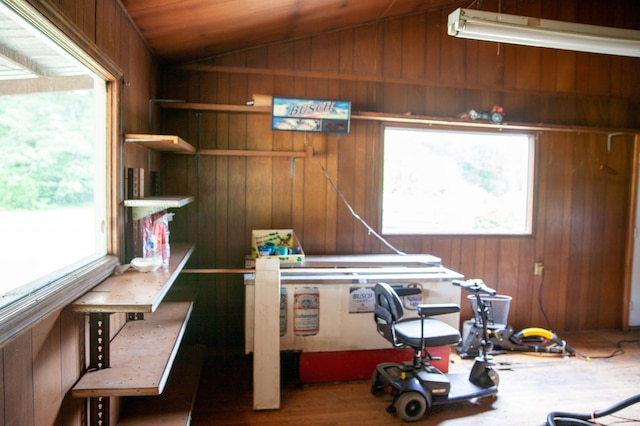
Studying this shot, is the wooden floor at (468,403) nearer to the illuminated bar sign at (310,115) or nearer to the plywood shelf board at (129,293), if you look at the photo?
the plywood shelf board at (129,293)

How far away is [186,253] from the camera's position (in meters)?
2.91

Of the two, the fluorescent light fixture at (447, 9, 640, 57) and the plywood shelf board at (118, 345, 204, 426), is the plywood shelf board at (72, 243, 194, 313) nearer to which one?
the plywood shelf board at (118, 345, 204, 426)

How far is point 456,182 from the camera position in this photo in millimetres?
4094

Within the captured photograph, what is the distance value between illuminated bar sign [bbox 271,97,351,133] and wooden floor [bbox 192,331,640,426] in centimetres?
196

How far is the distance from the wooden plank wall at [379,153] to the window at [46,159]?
140cm

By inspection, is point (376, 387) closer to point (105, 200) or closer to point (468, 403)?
point (468, 403)

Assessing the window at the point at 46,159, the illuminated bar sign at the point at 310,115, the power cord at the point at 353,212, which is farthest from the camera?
the power cord at the point at 353,212

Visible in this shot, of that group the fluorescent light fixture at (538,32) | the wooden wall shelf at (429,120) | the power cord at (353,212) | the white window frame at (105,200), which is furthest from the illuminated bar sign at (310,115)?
the white window frame at (105,200)

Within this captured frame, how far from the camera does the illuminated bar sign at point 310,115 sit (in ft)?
11.2

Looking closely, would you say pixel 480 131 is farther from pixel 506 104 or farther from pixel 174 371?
pixel 174 371

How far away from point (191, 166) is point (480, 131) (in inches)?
105

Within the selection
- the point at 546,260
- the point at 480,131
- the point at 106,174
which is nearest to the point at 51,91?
the point at 106,174

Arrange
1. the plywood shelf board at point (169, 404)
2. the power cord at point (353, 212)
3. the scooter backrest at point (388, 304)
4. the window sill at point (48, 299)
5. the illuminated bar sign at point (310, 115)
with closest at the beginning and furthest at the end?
1. the window sill at point (48, 299)
2. the plywood shelf board at point (169, 404)
3. the scooter backrest at point (388, 304)
4. the illuminated bar sign at point (310, 115)
5. the power cord at point (353, 212)

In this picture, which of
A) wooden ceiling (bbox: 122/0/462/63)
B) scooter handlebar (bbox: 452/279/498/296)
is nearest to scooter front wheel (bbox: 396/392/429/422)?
scooter handlebar (bbox: 452/279/498/296)
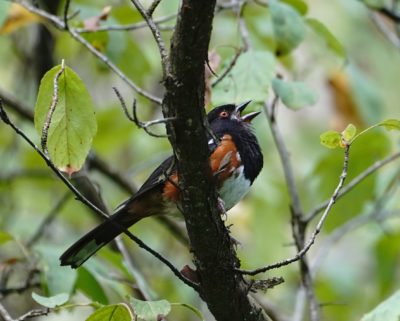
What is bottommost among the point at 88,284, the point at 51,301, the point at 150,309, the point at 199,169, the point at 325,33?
the point at 150,309

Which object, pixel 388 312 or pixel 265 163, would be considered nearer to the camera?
pixel 388 312

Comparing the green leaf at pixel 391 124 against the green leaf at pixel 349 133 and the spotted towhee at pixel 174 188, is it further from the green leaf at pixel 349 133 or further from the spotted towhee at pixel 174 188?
the spotted towhee at pixel 174 188

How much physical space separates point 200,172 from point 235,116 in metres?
1.26

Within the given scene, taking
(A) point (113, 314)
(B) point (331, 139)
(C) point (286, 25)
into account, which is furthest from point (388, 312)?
(C) point (286, 25)

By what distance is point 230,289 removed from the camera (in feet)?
9.22

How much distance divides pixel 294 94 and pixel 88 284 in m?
1.09

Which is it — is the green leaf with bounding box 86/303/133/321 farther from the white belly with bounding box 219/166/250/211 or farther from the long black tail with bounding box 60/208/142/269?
the white belly with bounding box 219/166/250/211

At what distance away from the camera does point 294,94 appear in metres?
3.47

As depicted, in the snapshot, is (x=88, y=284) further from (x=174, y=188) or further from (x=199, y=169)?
(x=199, y=169)

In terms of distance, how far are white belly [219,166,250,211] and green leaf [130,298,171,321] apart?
83 cm

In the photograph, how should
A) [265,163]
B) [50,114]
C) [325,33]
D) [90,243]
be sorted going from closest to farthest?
1. [50,114]
2. [90,243]
3. [325,33]
4. [265,163]

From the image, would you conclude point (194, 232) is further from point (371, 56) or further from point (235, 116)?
point (371, 56)

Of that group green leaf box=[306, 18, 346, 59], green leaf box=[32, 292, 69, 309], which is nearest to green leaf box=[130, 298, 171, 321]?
green leaf box=[32, 292, 69, 309]

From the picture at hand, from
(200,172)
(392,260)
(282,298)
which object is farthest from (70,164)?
(282,298)
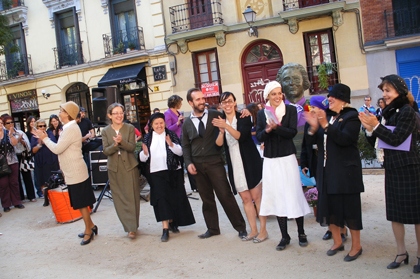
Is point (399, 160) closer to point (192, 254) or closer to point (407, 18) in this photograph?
point (192, 254)

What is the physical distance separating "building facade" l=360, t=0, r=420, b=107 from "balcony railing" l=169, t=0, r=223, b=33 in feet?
18.5

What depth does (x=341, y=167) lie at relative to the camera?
4477mm

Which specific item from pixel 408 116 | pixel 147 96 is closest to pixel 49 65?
pixel 147 96

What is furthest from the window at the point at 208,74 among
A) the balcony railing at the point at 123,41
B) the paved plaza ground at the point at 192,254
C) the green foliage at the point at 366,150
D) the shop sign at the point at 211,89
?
the paved plaza ground at the point at 192,254

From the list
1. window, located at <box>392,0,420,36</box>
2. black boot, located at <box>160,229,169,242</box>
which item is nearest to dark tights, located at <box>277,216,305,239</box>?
black boot, located at <box>160,229,169,242</box>

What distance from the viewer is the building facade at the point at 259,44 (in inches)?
637

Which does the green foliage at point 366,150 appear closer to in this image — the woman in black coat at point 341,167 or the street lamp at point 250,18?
the woman in black coat at point 341,167

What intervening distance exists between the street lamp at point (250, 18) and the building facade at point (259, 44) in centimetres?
4

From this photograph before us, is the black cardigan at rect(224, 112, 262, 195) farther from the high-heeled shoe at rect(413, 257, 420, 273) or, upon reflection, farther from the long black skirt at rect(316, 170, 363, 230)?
the high-heeled shoe at rect(413, 257, 420, 273)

## Your goal
Reproduce every line exactly and omit all pictures.

## Answer for this exercise
Studying this shot, is the wooden floor at (468,403) nearer to the illuminated bar sign at (310,115) or nearer to the plywood shelf board at (129,293), if you look at the photo?
the plywood shelf board at (129,293)

How far away is [186,253] from the camera's position (in meters)?
2.91

Of the two, the fluorescent light fixture at (447, 9, 640, 57) and the plywood shelf board at (118, 345, 204, 426), is the plywood shelf board at (72, 243, 194, 313) nearer to which one?
the plywood shelf board at (118, 345, 204, 426)

How far is point 456,182 from the camera position in this photo in millimetres?
4094

Within the captured photograph, what is the distance value between illuminated bar sign [bbox 271,97,351,133] and wooden floor [bbox 192,331,640,426] in centimetres?
196

How far is the distance from the wooden plank wall at [379,153] to the window at [46,159]?
140cm

By inspection, is point (376, 387) closer to point (105, 200) or closer to point (468, 403)?
point (468, 403)

Assessing the window at the point at 46,159, the illuminated bar sign at the point at 310,115, the power cord at the point at 353,212, which is farthest from the camera?
the power cord at the point at 353,212

Visible in this shot, of that group the fluorescent light fixture at (538,32) | the wooden wall shelf at (429,120) | the power cord at (353,212) | the white window frame at (105,200), which is furthest from the illuminated bar sign at (310,115)?
the white window frame at (105,200)

Within this captured frame, how far from the camera does the illuminated bar sign at point 310,115 sit (in ft)?
11.2

Looking closely, would you say pixel 480 131 is farther from pixel 506 104 or farther from pixel 174 371?
pixel 174 371

How far away from point (191, 166) is point (480, 131) (in inches)?
105

Within the selection
- the point at 546,260
- the point at 480,131
- the point at 106,174
which is nearest to the point at 51,91?
the point at 106,174

Arrange
1. the plywood shelf board at point (169, 404)
2. the power cord at point (353, 212)
3. the scooter backrest at point (388, 304)
4. the window sill at point (48, 299)
5. the illuminated bar sign at point (310, 115)
with closest at the beginning and furthest at the end?
1. the window sill at point (48, 299)
2. the plywood shelf board at point (169, 404)
3. the scooter backrest at point (388, 304)
4. the illuminated bar sign at point (310, 115)
5. the power cord at point (353, 212)

In this picture, which of
A) wooden ceiling (bbox: 122/0/462/63)
B) scooter handlebar (bbox: 452/279/498/296)
is nearest to scooter front wheel (bbox: 396/392/429/422)?
scooter handlebar (bbox: 452/279/498/296)
What is bottommost among the point at 88,284, the point at 51,301, the point at 150,309, the point at 199,169, the point at 325,33?
the point at 150,309

Which object, pixel 388 312 or pixel 265 163, would be considered nearer to the camera?
pixel 388 312

Comparing the green leaf at pixel 391 124 against the green leaf at pixel 349 133 and the spotted towhee at pixel 174 188, is it further from the green leaf at pixel 349 133 or further from the spotted towhee at pixel 174 188?
the spotted towhee at pixel 174 188

How much physical space separates point 200,172 from point 235,116 in metres?
1.26

Within the given scene, taking
(A) point (113, 314)
(B) point (331, 139)
(C) point (286, 25)
into account, which is furthest from point (388, 312)?
(C) point (286, 25)

By what distance is point 230,289 removed from the camera (in feet)?
9.22

How much distance divides pixel 294 94 and pixel 88 284 in m?
1.09

Which is it — is the green leaf with bounding box 86/303/133/321 farther from the white belly with bounding box 219/166/250/211 or farther from the long black tail with bounding box 60/208/142/269?
the white belly with bounding box 219/166/250/211

At what distance away from the camera does point 294,94 appear in metres?
3.47

As depicted, in the snapshot, is (x=88, y=284) further from (x=174, y=188) or further from (x=199, y=169)?
(x=199, y=169)

In terms of distance, how far are white belly [219,166,250,211] and green leaf [130,298,171,321] apart?
83 cm

In the photograph, how should
A) [265,163]
B) [50,114]
C) [325,33]
D) [90,243]
be sorted going from closest to farthest?
1. [50,114]
2. [90,243]
3. [325,33]
4. [265,163]

From the image, would you conclude point (194, 232) is further from point (371, 56) or further from point (235, 116)?
point (371, 56)

Of that group green leaf box=[306, 18, 346, 59], green leaf box=[32, 292, 69, 309], which is nearest to green leaf box=[130, 298, 171, 321]?
green leaf box=[32, 292, 69, 309]

From the picture at hand, from
(200,172)
(392,260)
(282,298)
which object is farthest from (70,164)?
(282,298)
Is point (399, 160) closer to point (192, 254) or closer to point (407, 18) in this photograph?
point (192, 254)

What is the physical distance separating "building facade" l=360, t=0, r=420, b=107 from "balcony railing" l=169, t=0, r=223, b=33 in feet?
18.5

What depth does (x=341, y=167) lie at relative to the camera?
4477mm

Which specific item from pixel 408 116 | pixel 147 96 is closest to pixel 49 65?
pixel 147 96

What is furthest from the window at the point at 208,74 among
A) the balcony railing at the point at 123,41
B) the paved plaza ground at the point at 192,254
C) the green foliage at the point at 366,150
D) the shop sign at the point at 211,89
?
the paved plaza ground at the point at 192,254

From the list
1. window, located at <box>392,0,420,36</box>
2. black boot, located at <box>160,229,169,242</box>
which item is nearest to dark tights, located at <box>277,216,305,239</box>?
black boot, located at <box>160,229,169,242</box>

What distance from the viewer is the building facade at the point at 259,44 (in inches)?
637

Which does the green foliage at point 366,150 appear closer to in this image — the woman in black coat at point 341,167 or the street lamp at point 250,18?
the woman in black coat at point 341,167

What intervening distance exists between the street lamp at point (250, 18) and the building facade at point (259, 44) in centimetres?
4

From this photograph before us, is the black cardigan at rect(224, 112, 262, 195) farther from the high-heeled shoe at rect(413, 257, 420, 273) or, upon reflection, farther from the long black skirt at rect(316, 170, 363, 230)?
the high-heeled shoe at rect(413, 257, 420, 273)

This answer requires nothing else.